Maybe because she possessed extra unwanted abilities?
She shivered, then tried to reach back into her consciousness as far as she could. The effort made her head hurt like hell and all she recalled was a plastic hospital mask descending on her face and a sickly, chemical scent. She gagged at the memory.
“You okay?” he asked.
“Fine,” she said flatly, thinking now—as she had many other times, she realized—that she was extremely lucky Peter and Jean LaPorte had adopted her. They’d taken care of her, loved her the best way they knew how. Peter had been a tad removed, but it was more because he didn’t know how to show affection rather than any aversion to Gemma in particular. Jean had loved her fiercely. Had wanted Gemma to be just like her. Had fashioned her in a way that spoke more of what Jean was made of than anything to do with Gemma herself. Jean bullied, pushed and fought her way through life.

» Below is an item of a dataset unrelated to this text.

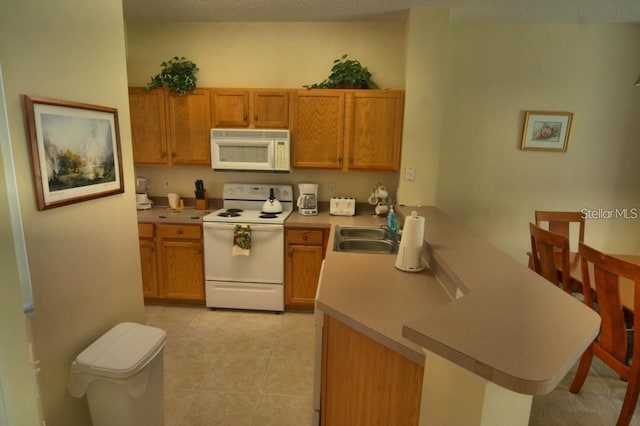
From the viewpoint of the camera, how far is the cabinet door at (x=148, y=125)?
10.9 feet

And she’d lied…about…something…
“This turn,” Gemma said, surfacing with difficulty. Will eased onto the rutted lane and they drove down an oak-lined drive and then across an open grassy area. Ahead, the two-story, white house with the wraparound porch looked like a prototype for “Early Twentieth Century American Farmhouse.” Gemma recalled her father working constantly on the house’s upkeep. Now, several years after his death, the neglect was starting to show in the dry rot on the edges of the siding, the missing shingles on the roof, the streak of rust at the edge of the gate latch.

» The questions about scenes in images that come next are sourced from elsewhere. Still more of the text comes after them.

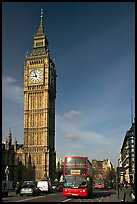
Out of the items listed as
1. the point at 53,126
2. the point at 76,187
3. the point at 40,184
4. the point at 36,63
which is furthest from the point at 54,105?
the point at 76,187

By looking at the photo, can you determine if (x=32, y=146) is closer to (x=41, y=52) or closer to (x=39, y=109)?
(x=39, y=109)

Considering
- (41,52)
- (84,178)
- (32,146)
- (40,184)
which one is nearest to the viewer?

“You having trouble remembering?” Will asked as he pulled to a stop.
Gemma realized he saw much more than was comfortable for her. Her first instinct was to lie. Just like her mother did. That thought caused her to hold her tongue, and she simply said, “It’s not likely I’m going to forget my whole life for long.”
He walked her to the front door, both of their heads bent against the stiff breeze. She hesitated a moment. “I can get in through the back,” she said. They walked across the porch, down a few steps and along a dirt track. The rear porch was basically a couple of long, wide steps, the paint chipped away from use. Gemma reached around the sill of the door but found nothing. She hesitated a moment, willing her brain to think while Tanninger looked on. He shifted position and she heard the rustle of his uniform, the squeak of his shoes. It sounded vaguely sexual to her and for a moment she wondered who the hell she was. Why did she think these thoughts? What of her own history was she not recalling?
And then another memory surfaced. “We moved the key to under the bench,” she said, and reached beneath the seat of the back-porch bench, finding the key wedged in a niche between thin slats of wood.